**Problem requirements:**
Total the lines of the entries below that hold the string "name", then write only that total.

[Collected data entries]
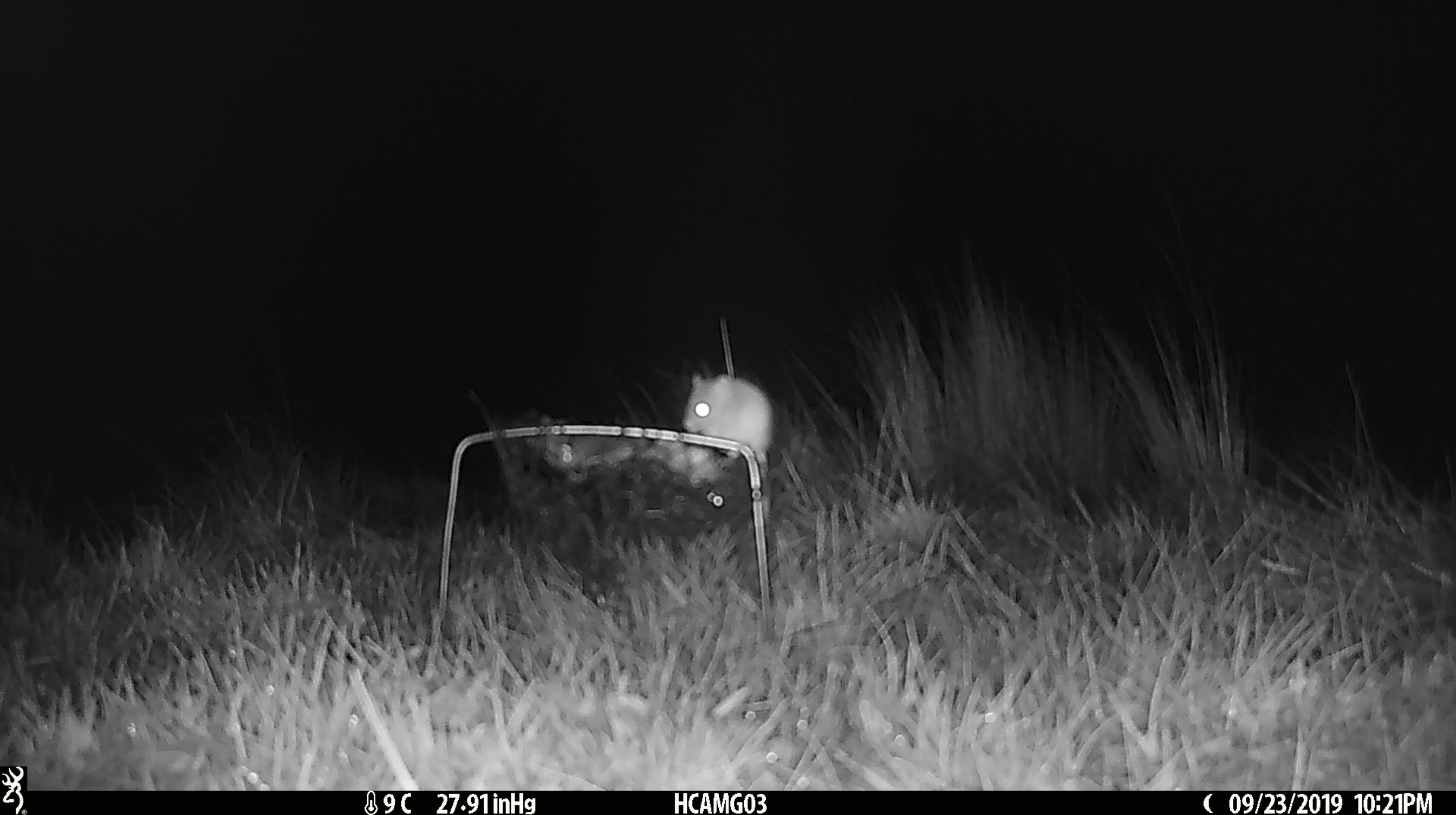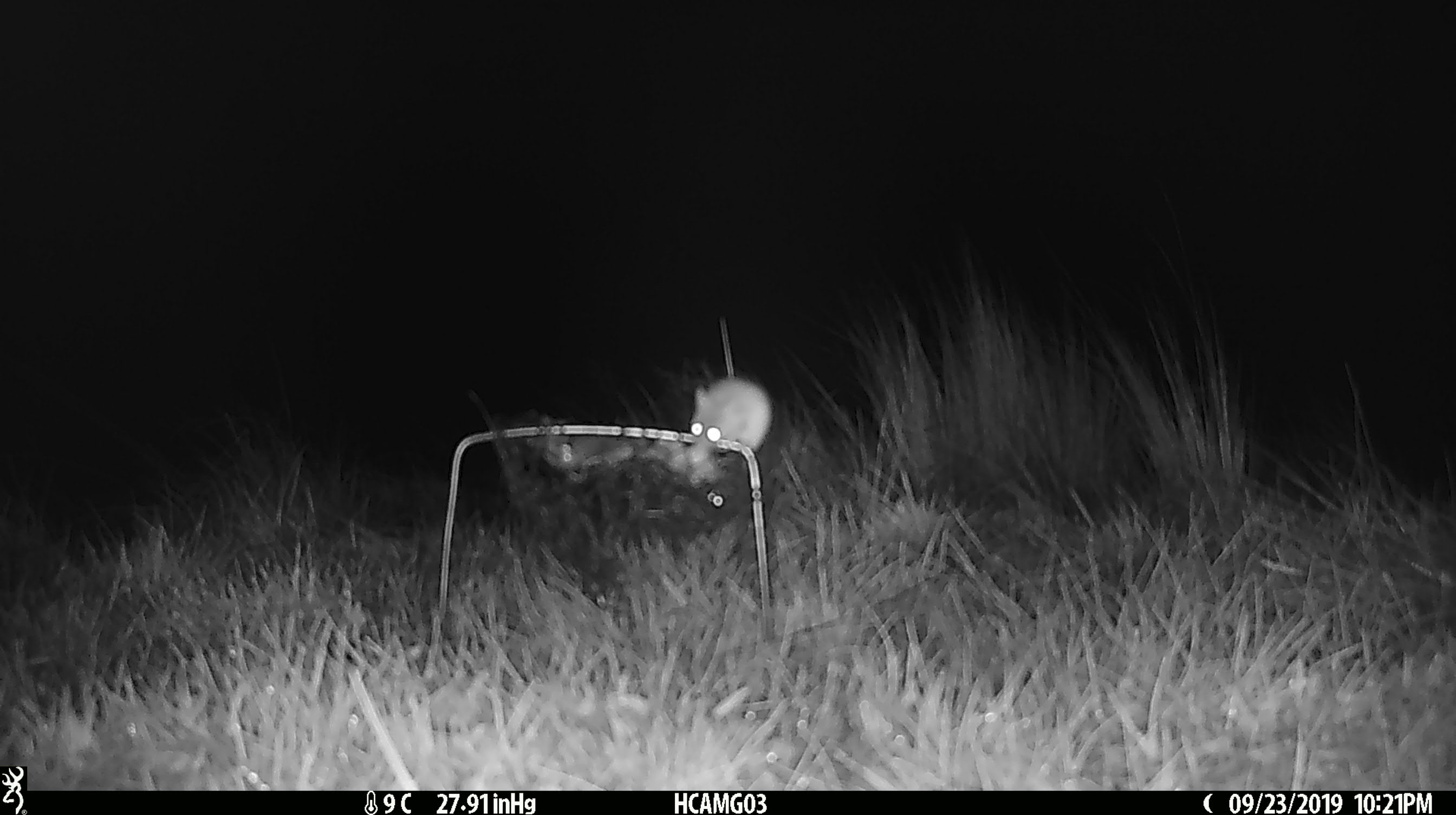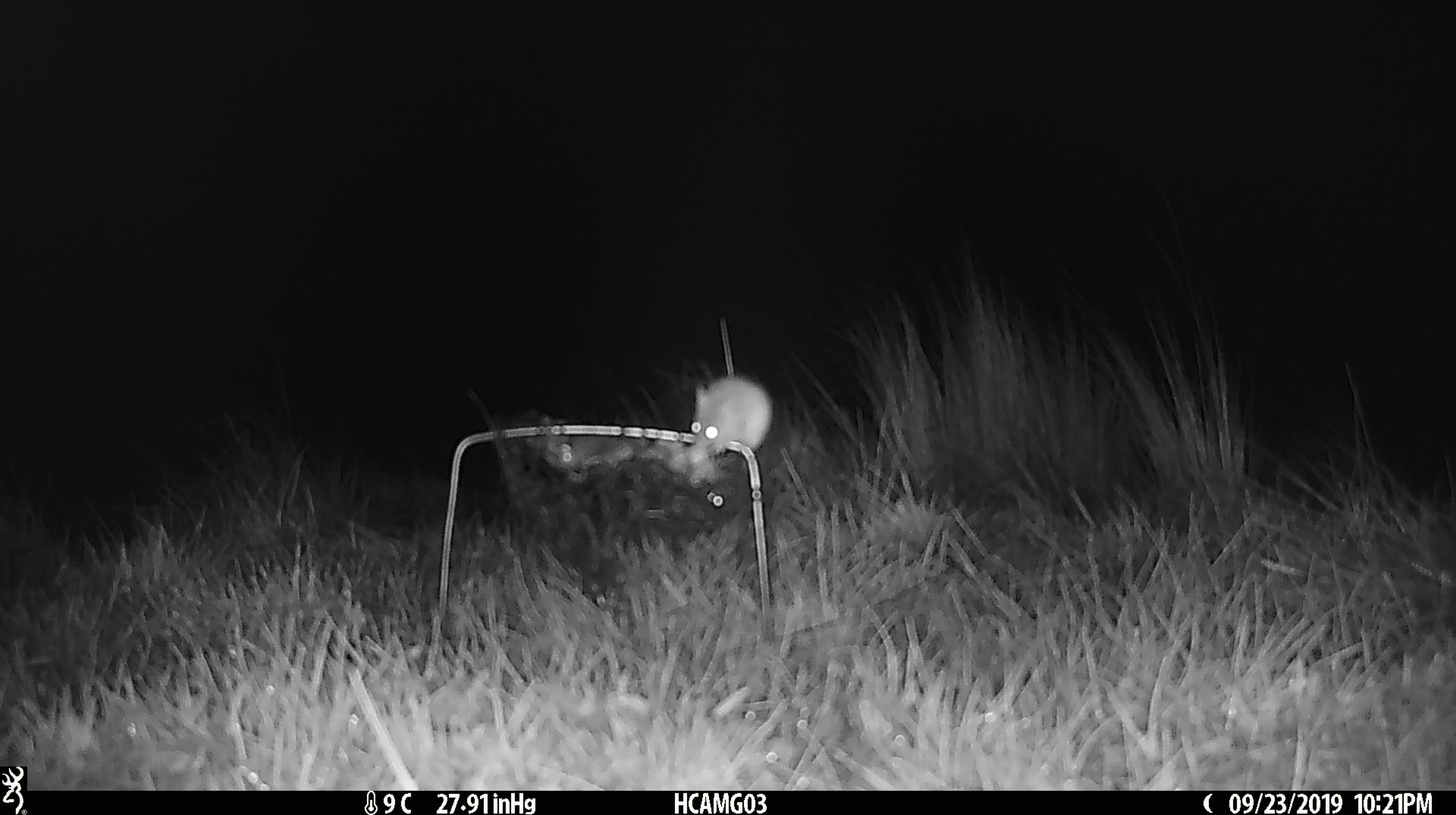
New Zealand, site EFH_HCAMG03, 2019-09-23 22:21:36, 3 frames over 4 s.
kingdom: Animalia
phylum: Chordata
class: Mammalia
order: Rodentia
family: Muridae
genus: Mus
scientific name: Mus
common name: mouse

* * *

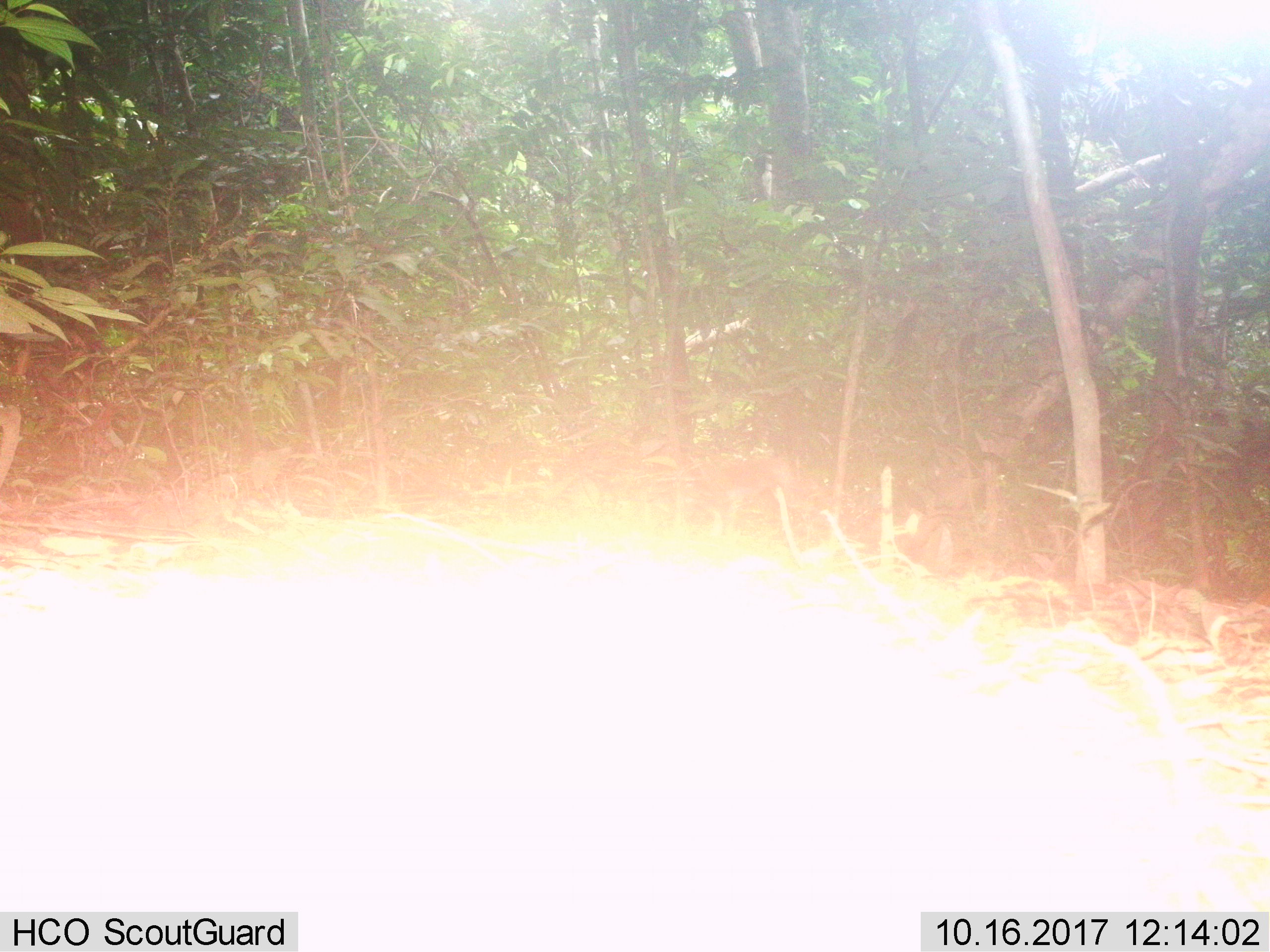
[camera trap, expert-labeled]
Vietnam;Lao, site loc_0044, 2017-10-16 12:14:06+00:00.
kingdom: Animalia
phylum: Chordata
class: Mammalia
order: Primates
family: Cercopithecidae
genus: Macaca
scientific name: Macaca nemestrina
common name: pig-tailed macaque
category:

**Answer space:**
4